Thème 10014 :  LA PAPAUTE.  (Extrait de: Le catholicisme à la lumière de l'Ecriture Sainte - J Blocher)


L'Eglise catholique est une sorte de pyramide:
Cette société hiérarchisée a pour chef l'évêque de Rome, en qui elle voit le successeur de l'apôtre Pierre le prince des Apôtres, le vicaire du Christ sur terre. Il est appelé familièrement "pape", c'est à dire "le père". Il est aujourd'hui un monarque absolu. Tous les évêques et tous les prêtres dépendent de lui et tiennent, en quelque sorte, tous leurs pouvoirs de lui.
Dans les documents de l'Eglise catholique, le pape est très souvent nommé le Pontife Romain. C'est étrange, car le titre de pontife vient directement du paganisme. Le chef de l'ensemble des prêtres des différents cultes à Rome était le Souverain Pontife, "Pontifex Maximus", c'est à dire le constructeur en chef des ponts. Dans l'antiquité, en effet, les fleuves étaient considérés comme des divinités dont il fallait apaiser la colère si l'on essayait de les franchir. La construction d'un pont relevait ainsi de l'art mystérieux d'un homme capable d'attirer la faveur divine. Maîtres de redoutables secrets, les faiseurs de ponts étaient des personnages très sacrés. En quoi ce titre rappelant les superstitions du paganisme peut-il désigner le (prétendu) successeur de Pierre ?

L'ORGANISATION DU VATICAN.
Pour gouverner l'Eglise le pape dispose d'une très remarquable organisation, qui comprend des milliers de personnes réparties dans le monde entier, et dont le quartier général est à Rome, dans la cité du Vatican. Le Vatican est un état souverain, ayant des ambassadeurs auprès de la plupart des gouvernements de ce monde. Il possède sa monnaie, ses timbres, sa radio, sa police et même sa station de chemin de fer.
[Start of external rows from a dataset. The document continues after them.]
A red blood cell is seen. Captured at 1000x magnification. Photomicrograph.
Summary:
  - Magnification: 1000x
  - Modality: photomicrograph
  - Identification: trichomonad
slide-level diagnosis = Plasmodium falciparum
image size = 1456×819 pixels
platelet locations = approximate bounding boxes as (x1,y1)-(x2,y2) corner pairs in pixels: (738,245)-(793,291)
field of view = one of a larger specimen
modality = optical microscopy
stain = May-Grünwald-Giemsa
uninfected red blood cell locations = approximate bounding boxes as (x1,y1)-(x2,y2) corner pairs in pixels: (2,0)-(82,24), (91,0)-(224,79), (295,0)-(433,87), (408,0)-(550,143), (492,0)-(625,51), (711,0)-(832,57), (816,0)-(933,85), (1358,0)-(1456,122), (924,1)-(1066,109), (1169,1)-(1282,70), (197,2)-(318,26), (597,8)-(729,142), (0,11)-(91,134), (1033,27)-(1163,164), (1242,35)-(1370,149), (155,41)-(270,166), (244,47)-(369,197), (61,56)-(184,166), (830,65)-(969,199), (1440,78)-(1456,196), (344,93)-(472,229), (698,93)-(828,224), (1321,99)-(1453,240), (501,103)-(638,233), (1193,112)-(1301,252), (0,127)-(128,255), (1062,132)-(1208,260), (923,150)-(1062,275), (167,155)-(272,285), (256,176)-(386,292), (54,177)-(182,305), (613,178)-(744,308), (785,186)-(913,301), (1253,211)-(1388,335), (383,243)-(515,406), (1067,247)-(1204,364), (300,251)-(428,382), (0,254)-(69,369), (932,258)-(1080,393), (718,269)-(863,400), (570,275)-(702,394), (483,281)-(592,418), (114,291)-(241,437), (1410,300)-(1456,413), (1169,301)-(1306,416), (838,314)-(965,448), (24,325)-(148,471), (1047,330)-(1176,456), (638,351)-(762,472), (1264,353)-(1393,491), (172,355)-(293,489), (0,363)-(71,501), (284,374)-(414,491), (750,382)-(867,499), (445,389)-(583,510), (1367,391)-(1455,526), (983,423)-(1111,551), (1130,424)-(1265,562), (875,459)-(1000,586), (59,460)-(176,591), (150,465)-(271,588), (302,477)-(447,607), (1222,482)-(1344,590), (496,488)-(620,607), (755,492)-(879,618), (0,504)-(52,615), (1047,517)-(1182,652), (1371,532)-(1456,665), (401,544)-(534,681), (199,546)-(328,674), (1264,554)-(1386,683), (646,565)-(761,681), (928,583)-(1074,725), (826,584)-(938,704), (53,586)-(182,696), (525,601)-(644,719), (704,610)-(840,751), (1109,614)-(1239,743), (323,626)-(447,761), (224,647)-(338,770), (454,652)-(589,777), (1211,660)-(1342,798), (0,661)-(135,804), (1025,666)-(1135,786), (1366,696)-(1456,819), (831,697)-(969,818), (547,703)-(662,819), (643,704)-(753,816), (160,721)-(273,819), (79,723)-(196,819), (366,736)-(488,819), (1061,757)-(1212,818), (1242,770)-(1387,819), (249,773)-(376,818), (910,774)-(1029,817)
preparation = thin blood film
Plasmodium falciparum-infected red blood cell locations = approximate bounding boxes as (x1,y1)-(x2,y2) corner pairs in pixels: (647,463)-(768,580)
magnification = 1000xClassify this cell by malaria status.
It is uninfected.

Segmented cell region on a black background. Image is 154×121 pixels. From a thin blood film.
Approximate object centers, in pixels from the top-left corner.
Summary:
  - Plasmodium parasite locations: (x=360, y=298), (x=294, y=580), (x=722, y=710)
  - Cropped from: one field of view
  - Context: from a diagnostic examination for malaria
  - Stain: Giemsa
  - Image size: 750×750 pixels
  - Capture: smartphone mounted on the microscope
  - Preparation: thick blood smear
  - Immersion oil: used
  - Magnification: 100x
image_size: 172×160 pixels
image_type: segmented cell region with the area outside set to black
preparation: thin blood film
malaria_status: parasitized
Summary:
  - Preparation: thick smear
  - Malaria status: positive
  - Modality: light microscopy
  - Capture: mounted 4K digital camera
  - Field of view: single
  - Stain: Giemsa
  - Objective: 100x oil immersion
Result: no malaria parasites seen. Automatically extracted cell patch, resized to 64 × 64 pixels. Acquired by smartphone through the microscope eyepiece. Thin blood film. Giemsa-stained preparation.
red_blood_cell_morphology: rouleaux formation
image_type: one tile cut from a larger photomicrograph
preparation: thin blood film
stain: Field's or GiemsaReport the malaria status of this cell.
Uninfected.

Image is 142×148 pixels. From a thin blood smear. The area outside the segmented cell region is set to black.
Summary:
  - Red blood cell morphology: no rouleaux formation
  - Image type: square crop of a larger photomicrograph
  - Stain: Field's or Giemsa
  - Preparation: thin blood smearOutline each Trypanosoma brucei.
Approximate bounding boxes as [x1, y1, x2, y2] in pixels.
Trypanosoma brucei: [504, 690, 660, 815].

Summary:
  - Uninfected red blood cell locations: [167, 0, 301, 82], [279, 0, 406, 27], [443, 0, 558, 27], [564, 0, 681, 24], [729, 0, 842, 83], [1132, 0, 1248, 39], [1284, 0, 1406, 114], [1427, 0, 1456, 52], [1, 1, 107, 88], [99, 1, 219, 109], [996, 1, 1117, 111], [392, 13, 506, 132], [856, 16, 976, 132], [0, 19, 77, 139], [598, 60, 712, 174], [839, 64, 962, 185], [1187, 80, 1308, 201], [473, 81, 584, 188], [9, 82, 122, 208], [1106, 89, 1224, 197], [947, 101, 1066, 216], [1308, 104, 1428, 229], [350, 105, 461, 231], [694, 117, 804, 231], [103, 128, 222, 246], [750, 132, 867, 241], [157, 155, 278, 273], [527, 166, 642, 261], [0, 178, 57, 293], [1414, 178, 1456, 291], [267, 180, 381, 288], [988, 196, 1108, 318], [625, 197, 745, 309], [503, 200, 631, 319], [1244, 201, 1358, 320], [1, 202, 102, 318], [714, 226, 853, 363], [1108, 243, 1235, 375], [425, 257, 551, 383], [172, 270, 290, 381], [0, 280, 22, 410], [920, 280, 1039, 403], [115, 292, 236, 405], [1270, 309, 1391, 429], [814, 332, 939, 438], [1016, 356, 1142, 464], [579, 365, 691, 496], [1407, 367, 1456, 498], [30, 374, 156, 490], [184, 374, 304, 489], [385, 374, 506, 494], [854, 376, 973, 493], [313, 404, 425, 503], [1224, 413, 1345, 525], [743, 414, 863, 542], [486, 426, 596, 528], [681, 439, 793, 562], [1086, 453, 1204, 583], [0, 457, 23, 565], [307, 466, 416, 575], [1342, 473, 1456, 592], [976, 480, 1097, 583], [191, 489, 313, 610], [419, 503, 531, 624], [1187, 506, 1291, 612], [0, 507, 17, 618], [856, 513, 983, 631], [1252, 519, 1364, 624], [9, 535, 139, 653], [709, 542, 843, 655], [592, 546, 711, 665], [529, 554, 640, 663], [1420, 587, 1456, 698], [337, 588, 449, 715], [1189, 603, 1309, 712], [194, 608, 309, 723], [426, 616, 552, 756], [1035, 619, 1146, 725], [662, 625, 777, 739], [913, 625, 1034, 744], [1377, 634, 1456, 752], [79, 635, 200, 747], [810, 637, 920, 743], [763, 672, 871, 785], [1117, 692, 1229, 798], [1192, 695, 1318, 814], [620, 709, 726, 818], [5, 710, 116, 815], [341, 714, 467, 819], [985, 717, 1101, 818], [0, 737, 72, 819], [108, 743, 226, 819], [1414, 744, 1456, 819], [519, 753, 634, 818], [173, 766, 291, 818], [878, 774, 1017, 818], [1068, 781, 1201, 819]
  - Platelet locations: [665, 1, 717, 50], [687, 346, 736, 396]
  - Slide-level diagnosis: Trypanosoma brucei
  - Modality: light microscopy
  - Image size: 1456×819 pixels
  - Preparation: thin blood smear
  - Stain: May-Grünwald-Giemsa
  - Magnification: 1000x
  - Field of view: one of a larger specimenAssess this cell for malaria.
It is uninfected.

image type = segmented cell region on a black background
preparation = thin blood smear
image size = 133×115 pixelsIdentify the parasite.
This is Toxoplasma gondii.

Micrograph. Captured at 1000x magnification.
Pour administrer l'Eglise, le pape dispose de la Curie Romaine qui vient d'être réorganisée après le concile de Vatican II. Les changements apportés à la Curie ont été précisés dans différents documents, le décret "Christus Dominus" promulgué le 28 Octobre 1965 (art.9 et10) annonce que les Congrégations ( ou Dicastères), c'est à dire les Ministères, seront internationalisés davantage et comprendront plus d'évêques diocésains et de laïcs. Ensuite la lettre apostolique du 6 Août 1967 " pro comporto sane " et la constitution " Regimini Ecclesiae " du 15 Août 1967 fixent les nouvelles structures de la Curie qui ont été mises en place à partir du premier janvier 1968.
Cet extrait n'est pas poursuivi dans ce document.